The biggest loser from a stronger dollar may be China, not the U.S. And that’s why some economists predict the Asian nation will loosen its currency’s link to the greenback and allow the yuan to depreciate.
Where were they a couple of years ago? Few if any were predicting this turn of events. I don't point that out to show they were mistaken then, but to highlight that they're probably still mistaken today, in terms of the coming magnitude of change.
A sudden 10 percent rise in the dollar slows Chinese economic growth by almost one percentage point, nearly double the impact on the U.S., according to computer simulations run by economists at Goldman Sachs Group Inc. in New York.

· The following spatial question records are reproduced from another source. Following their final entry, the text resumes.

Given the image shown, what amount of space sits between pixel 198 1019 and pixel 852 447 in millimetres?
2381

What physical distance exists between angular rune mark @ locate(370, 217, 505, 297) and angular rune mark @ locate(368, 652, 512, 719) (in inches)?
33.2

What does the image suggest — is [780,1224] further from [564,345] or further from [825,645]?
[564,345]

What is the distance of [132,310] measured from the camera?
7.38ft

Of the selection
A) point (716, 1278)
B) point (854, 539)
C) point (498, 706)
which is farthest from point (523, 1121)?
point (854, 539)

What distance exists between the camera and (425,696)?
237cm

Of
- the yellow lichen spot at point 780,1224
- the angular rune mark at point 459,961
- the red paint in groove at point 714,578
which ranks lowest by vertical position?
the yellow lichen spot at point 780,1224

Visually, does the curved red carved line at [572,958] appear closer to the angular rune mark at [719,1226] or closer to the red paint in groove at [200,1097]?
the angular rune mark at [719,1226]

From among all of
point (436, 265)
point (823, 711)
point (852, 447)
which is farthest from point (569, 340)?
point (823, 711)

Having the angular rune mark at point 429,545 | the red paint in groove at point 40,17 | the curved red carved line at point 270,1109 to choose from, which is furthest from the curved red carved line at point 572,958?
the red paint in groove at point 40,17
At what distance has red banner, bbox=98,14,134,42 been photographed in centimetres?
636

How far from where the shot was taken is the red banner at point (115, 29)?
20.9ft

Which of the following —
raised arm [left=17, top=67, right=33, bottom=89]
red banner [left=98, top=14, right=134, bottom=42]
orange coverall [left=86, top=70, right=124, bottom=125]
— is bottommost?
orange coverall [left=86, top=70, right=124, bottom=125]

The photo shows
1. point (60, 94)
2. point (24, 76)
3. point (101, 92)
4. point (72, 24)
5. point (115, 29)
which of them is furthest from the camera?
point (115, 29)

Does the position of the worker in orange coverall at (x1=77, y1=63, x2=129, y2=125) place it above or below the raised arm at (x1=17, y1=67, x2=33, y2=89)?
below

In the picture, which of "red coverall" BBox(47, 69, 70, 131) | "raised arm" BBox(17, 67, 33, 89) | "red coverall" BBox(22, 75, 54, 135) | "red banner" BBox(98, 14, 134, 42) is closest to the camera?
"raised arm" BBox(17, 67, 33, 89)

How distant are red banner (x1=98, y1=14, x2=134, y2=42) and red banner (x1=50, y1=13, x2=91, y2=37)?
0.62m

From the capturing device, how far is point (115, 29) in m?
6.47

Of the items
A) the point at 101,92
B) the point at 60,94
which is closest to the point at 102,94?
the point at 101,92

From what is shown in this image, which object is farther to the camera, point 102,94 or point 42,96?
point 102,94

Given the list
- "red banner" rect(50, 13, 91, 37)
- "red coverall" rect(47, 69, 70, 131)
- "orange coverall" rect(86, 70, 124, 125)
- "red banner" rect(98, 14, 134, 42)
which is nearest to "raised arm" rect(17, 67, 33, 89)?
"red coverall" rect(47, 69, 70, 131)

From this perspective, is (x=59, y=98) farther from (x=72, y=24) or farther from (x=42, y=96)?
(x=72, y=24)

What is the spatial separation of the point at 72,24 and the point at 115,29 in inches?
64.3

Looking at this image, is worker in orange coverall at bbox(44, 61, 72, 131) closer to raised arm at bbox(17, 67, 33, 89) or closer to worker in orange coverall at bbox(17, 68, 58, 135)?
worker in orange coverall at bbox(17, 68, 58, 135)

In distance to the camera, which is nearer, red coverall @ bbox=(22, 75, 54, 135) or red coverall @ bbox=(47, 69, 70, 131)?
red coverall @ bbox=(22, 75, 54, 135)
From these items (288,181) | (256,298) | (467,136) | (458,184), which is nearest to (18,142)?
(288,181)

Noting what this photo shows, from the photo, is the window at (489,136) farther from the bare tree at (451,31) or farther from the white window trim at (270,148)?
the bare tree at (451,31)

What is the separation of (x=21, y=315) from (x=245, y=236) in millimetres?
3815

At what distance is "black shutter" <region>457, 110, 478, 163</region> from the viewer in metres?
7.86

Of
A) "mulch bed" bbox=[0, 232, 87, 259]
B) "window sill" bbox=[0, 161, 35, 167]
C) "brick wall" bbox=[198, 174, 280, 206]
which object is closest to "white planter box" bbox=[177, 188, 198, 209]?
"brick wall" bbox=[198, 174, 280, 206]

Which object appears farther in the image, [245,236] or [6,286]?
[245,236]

“China is more open to trade,” Goldman chief economist Jan Hatzius said in an e-mail. “So the same exchange-rate move results in a bigger GDP effect.”
The Eye of Soros turns to the Chinese yuan, and the voice said, "Reflexivity!"

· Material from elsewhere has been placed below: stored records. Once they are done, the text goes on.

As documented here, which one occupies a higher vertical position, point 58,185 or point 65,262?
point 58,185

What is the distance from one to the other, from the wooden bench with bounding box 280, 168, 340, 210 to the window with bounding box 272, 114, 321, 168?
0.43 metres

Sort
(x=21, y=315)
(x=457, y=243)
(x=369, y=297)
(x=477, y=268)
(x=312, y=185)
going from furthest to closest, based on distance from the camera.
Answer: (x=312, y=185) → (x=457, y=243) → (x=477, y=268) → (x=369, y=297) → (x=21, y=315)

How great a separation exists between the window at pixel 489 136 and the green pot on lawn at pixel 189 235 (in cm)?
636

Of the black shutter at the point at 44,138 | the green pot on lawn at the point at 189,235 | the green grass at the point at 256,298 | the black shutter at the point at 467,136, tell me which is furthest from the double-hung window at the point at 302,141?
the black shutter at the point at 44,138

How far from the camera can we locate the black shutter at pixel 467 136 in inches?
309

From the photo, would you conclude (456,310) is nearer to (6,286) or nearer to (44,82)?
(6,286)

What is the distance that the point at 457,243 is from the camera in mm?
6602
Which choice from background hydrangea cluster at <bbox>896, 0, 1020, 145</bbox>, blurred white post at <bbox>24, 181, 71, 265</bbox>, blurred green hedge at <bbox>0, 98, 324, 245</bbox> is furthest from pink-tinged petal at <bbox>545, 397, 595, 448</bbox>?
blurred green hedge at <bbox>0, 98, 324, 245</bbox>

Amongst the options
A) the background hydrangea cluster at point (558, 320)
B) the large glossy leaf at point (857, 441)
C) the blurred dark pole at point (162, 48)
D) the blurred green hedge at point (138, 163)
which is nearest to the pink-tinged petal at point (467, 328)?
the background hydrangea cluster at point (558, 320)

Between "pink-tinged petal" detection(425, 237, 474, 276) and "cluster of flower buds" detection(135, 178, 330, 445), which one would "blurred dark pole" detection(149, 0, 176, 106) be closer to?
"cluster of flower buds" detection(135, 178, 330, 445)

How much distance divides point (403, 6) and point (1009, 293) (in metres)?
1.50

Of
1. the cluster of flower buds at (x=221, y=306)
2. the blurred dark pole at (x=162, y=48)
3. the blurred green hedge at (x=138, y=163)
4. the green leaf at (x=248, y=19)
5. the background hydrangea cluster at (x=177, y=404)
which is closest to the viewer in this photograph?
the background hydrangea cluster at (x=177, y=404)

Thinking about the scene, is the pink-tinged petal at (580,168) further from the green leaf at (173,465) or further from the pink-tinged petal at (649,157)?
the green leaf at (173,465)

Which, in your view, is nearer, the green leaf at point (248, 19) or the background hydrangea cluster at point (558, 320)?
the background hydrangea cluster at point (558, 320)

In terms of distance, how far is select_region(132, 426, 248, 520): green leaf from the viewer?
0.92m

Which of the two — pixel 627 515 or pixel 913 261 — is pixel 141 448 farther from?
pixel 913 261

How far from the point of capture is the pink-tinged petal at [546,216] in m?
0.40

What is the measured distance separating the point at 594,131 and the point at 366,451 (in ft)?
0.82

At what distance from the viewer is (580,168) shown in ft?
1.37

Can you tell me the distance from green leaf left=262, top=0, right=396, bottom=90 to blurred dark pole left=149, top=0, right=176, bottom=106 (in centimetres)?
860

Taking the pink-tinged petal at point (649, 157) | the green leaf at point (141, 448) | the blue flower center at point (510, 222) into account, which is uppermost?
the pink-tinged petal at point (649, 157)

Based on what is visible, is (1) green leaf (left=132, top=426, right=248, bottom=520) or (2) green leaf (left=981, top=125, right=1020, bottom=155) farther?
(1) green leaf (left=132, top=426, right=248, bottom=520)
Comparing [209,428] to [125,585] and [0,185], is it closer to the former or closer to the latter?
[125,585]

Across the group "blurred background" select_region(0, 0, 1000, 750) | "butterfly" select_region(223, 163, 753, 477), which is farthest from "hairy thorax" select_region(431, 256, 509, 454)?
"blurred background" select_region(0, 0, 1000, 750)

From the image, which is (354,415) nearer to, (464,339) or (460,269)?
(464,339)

Reflexivity asserts that prices do in fact influence the fundamentals and that these newly influenced set of fundamentals then proceed to change expectations, thus influencing prices; the process continues in a self-reinforcing pattern. Because the pattern is self-reinforcing, markets tend towards disequilibrium. Sooner or later they reach a point where the sentiment is reversed and negative expectations become self-reinforcing in the downward direction, thereby explaining the familiar pattern of boom and bust cycles
The next section at the wiki entry is quite timely, it references this article: China is Not Collapsing. In it, Anatole Kaletsky discusses why Western analysts are wrong to expect a collapse. He seems to only be addressing the Johnny-come-lately China bears though.

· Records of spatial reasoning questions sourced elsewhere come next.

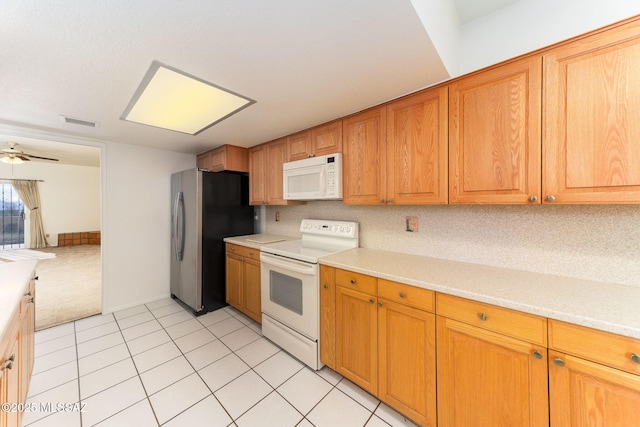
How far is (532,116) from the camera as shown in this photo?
3.92 ft

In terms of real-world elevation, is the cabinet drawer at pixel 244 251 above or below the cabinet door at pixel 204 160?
below

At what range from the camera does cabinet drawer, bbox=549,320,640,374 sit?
0.79 meters

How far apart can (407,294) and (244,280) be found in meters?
1.88

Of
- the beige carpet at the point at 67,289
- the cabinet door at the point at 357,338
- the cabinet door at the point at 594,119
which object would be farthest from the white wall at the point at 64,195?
the cabinet door at the point at 594,119

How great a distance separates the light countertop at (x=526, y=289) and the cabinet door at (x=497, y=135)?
1.46 ft

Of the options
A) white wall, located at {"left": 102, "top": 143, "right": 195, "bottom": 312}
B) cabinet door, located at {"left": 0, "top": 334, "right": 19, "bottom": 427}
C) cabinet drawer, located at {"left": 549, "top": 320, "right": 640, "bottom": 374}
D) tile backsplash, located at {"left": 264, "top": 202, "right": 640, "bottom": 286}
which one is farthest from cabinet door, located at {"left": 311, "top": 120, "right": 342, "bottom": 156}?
white wall, located at {"left": 102, "top": 143, "right": 195, "bottom": 312}

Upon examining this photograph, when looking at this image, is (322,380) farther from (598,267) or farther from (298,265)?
(598,267)

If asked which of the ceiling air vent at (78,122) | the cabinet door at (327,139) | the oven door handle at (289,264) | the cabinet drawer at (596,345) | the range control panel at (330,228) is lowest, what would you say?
the cabinet drawer at (596,345)

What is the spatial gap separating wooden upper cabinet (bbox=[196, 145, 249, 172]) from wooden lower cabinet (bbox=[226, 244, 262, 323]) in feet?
3.30

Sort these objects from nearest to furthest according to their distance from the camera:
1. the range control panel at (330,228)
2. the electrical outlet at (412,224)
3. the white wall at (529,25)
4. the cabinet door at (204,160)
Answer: the white wall at (529,25)
the electrical outlet at (412,224)
the range control panel at (330,228)
the cabinet door at (204,160)

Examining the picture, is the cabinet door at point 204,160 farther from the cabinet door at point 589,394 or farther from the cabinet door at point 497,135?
the cabinet door at point 589,394

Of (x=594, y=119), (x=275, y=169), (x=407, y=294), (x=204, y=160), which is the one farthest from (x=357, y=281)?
(x=204, y=160)

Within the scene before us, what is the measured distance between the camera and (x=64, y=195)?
6.68 m

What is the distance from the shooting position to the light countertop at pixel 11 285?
0.97 m
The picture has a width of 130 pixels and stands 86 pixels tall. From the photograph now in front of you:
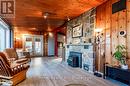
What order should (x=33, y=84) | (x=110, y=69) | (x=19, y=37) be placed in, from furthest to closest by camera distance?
(x=19, y=37) < (x=110, y=69) < (x=33, y=84)

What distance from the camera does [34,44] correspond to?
16703 millimetres

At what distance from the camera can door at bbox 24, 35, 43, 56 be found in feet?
54.4

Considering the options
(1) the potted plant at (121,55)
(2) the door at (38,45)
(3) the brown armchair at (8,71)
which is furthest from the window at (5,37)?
(1) the potted plant at (121,55)

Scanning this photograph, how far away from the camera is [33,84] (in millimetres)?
4590

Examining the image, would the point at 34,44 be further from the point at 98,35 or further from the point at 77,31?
the point at 98,35

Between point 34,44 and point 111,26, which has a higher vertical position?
point 111,26

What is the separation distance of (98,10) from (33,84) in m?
3.75

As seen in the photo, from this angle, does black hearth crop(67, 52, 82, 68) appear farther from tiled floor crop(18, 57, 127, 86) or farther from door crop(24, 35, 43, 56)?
door crop(24, 35, 43, 56)

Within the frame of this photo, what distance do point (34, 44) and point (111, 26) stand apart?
1226cm

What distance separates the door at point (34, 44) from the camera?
16.6 metres

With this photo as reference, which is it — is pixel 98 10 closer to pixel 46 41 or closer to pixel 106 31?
pixel 106 31

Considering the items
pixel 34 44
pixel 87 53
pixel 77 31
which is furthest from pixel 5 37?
pixel 87 53

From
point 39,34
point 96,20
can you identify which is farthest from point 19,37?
point 96,20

China's credit boom is a classic case of what Soros calls reflexivity (Austrians and Steve Keen make different arguments, all addressing similar issues with debt). Another fundamental is currency, which I've been discussing here for some time. If Goldman's model is in the ballpark, a further 10% rally in USD without RMB depreciation will cause Chinese GDP to slow by ~1%, which will cause people to turn more negative on China and likely increase currency outflows and depreciation expectations, which would help fuel a USD rally and then more economic weakness in China, a reflexive relationship that will terminate after the USDCNY overshoots its mark.

As I put it a couple of years ago:
Is the yuan going to fall 50%? When thinking about the non-linear effects of the financial markets, it isn't impossible. Much of the global economy and financial markets are all positioned for a rising yuan. Psychologically, the world is expecting a rising yuan. The odds of a crisis remain low, but if one begins, it will be large because most investors are on the other side of the trade. If China experiences a crisis, it will not be contained, but be far more volatile precisely because the economy and currency have been sheltered from market forces. Even without a major crisis, the pressure on the yuan will push it towards devaluation against the U.S. dollar in the future, not appreciation. That said, if analysts already think the yuan could be 30% overvalued, a decline to 50% would not be out of the cards.

If the Chinese economy experienced a major recession and currency devaluation, the U.S. dollar would be the main beneficiary globally, as devaluations spread across most emerging markets. This could be happening now with Brazil, India and Australia among the nations experiencing currency depreciation versus the U.S. dollar (and Chinese yuan).
One Chinese bank has called for as many as three 15% one-off devaluations. Fundamentals and sentiment have favored the bears for several years, and now the time when reflexivity will really start kicking in. The shift from bullish to bearish on the yuan is a huge sentiment move, but most economists are still predicting small moves. Very unlikely given the history of financial markets.